**ACTIVITY**
Starting at the line that contains "Rennes - Parc Thabor - Chiosque", copy every line to the end of the material below exactly, and omit the pictures.

**RECORDED INFORMATION**
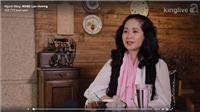 NSND Lan Hương chia sẻ kinh nghiệm 'Sống chung với mẹ chồng'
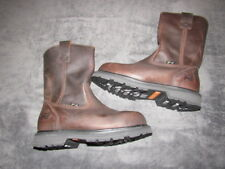 NWOB Timberland PRO A11YA 4101 Leather Boots Work Steel Toe Brown Mens SIZE 8.5w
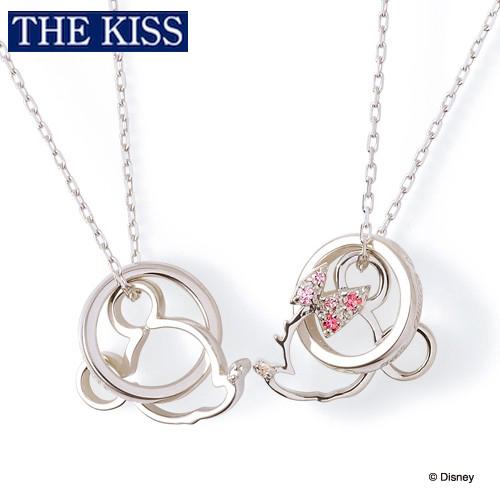 【ディズニー】THE KISS ミッキー&ミニー ペアネックレス DI-SN1213DM-1214DM 【Disney】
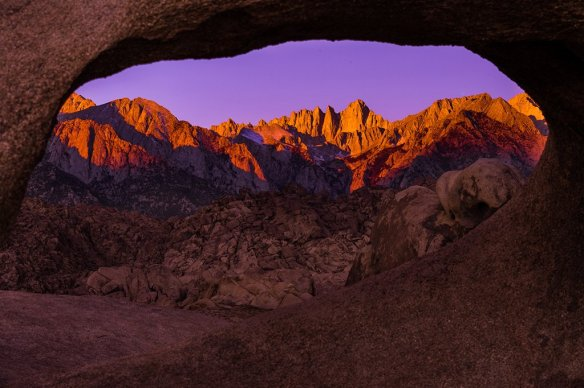 framing-mount-whitney-california-photography-by-howardignatius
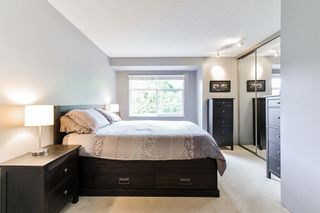 Photo 15: 1 900 17th W Street in North Vancouver: Mosquito Creek Townhouse for sale : MLS®# r2510264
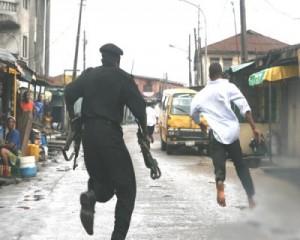 Good Samaritan jailed for catching a 'thief'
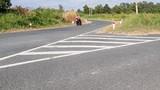 Phục kích bắt kẻ sàm sỡ nữ sinh trên đường đến trường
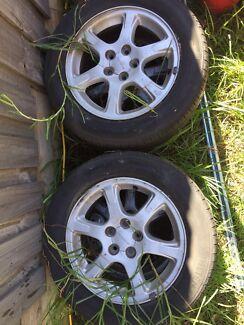 Subaru Wheels & Tyres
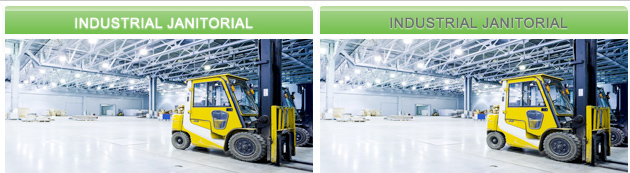 Industrial Janitorial Cleaning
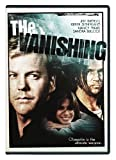 Image of The Vanishing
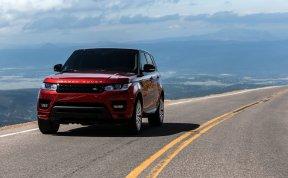Range-Rover-Sport-Pikes-Peak-Record_G5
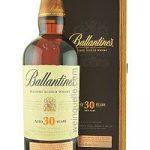 Lahev Ballantine's 30y 0,7l 40% GB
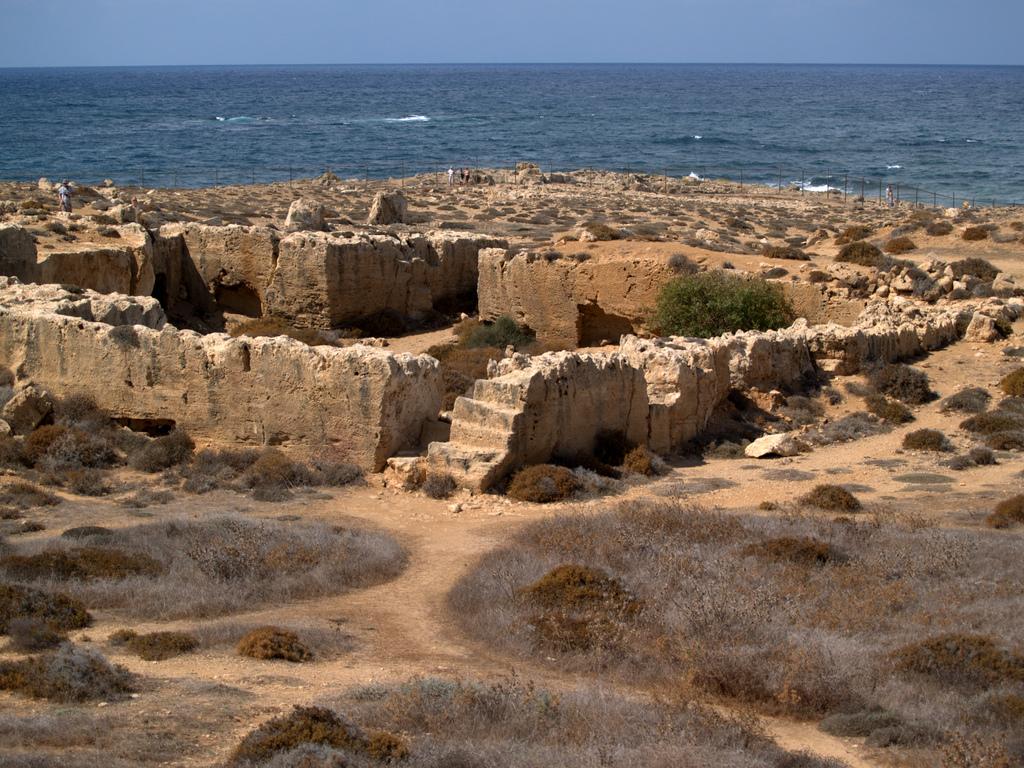 Гробницы царей: описание, история, экскурсии, точный адрес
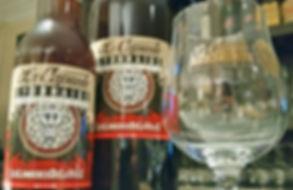 bière noël la capsule.jpg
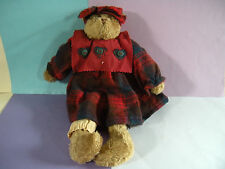 Boyds Bears Ltd 1990 Bear w/Plaid Dress & Bow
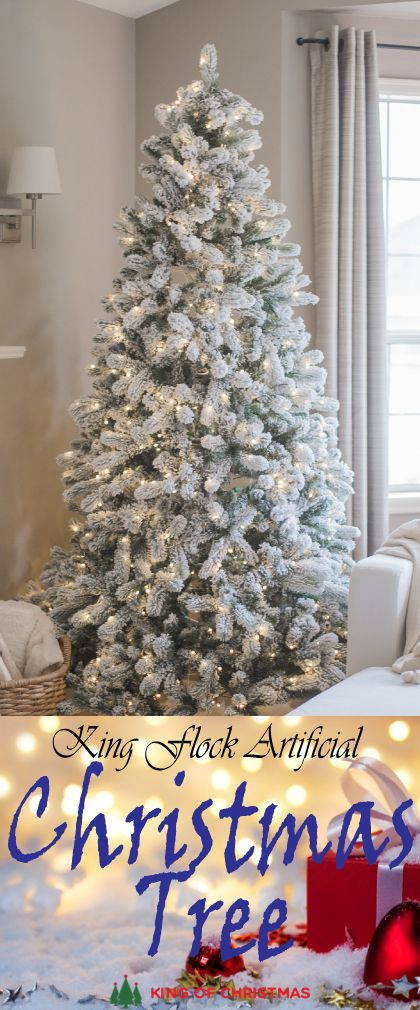 9 Foot King Flock Artificial Christmas Tree With 1100 Warm White LED Lights  + Power Pole 9 Feet Tall 58″ Wide Hinged Sections for easy setup One light  burns ... - 9 Foot King Flock Artificial Christmas Tree With 1100 Warm White LED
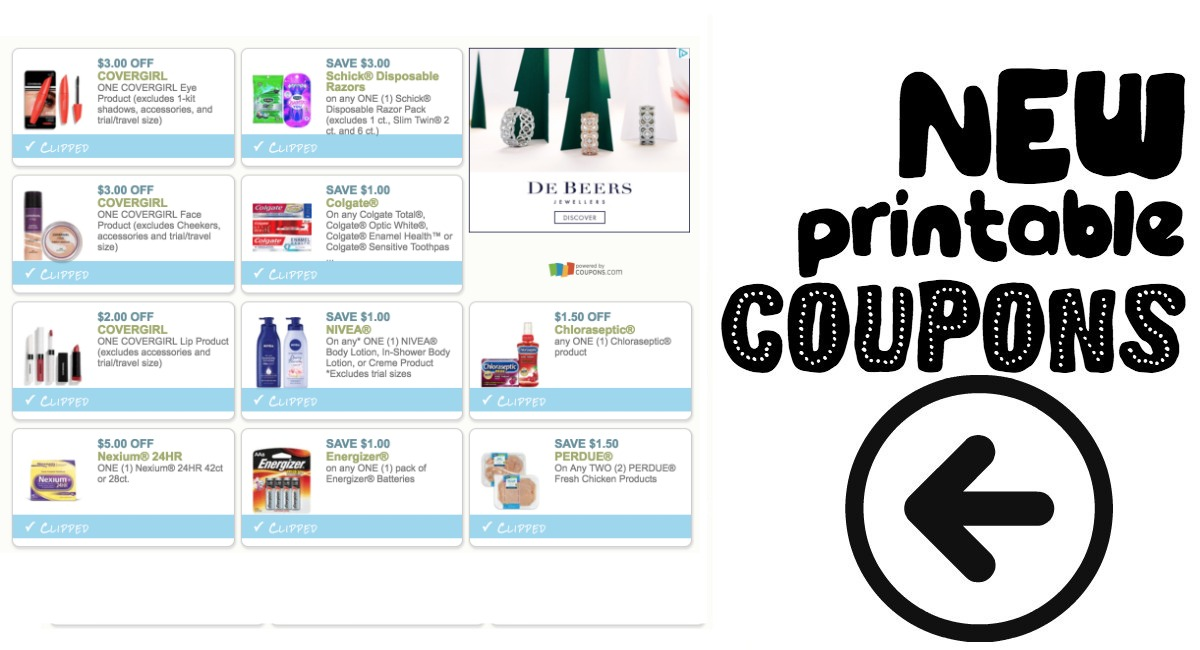 photograph about Nexium Printable Coupon referred to as Clean Printable Discount codes at Harris Teeter! - The Harris Teeter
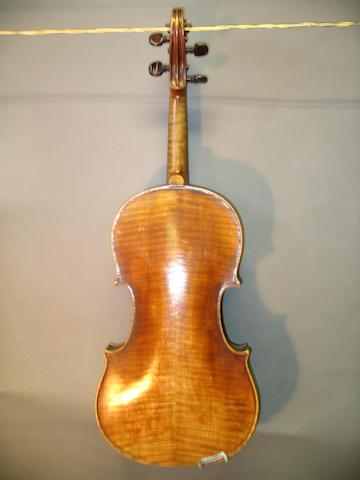 A Mirecourt Viola of the Caussin School  circa 1880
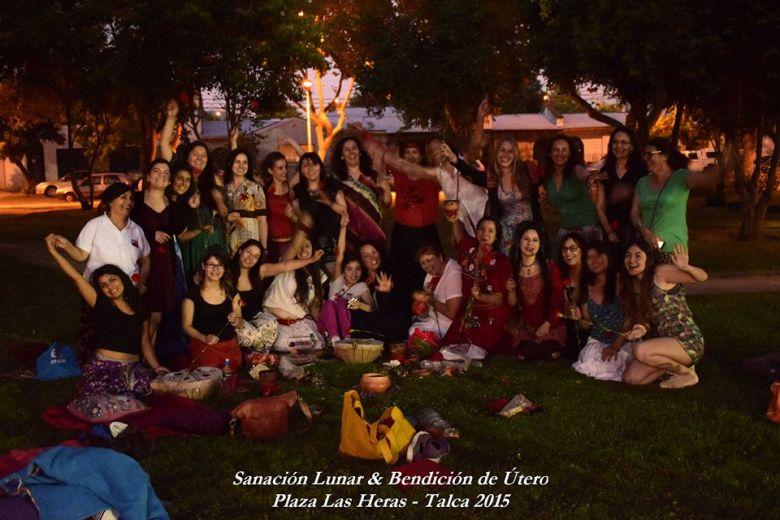 Bendición de útero, Talca- Chile 2015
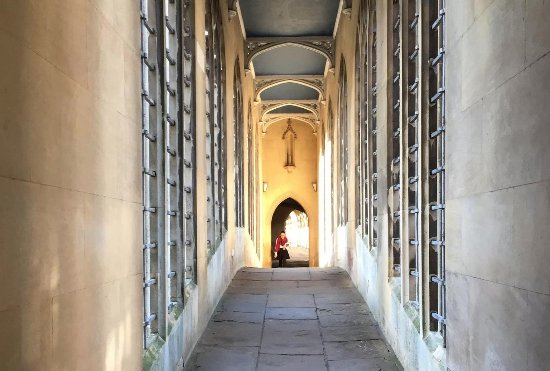 St. John's College : Bridge of Sighs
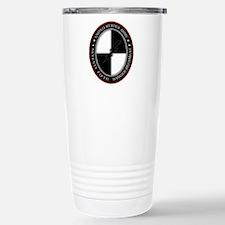 75th SOCOM Travel Mug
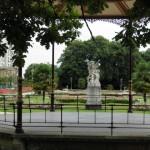 Rennes - Parc Thabor - Chiosque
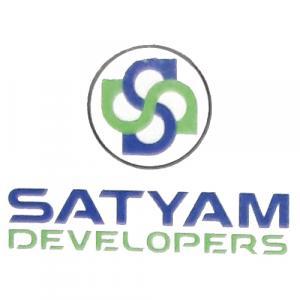 Satyam Developers logo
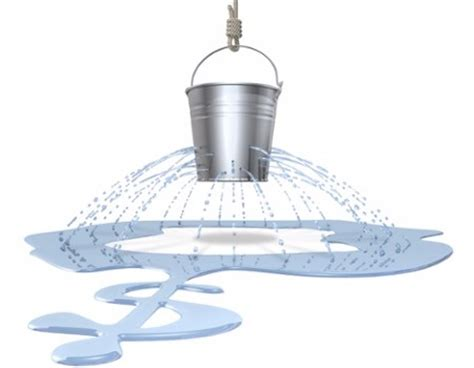 identify leaks   sales funnel  analytics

**OUTPUT OF THE TASK**
 Rennes - Parc Thabor - Chiosque
 Satyam Developers logo
 identify leaks   sales funnel  analytics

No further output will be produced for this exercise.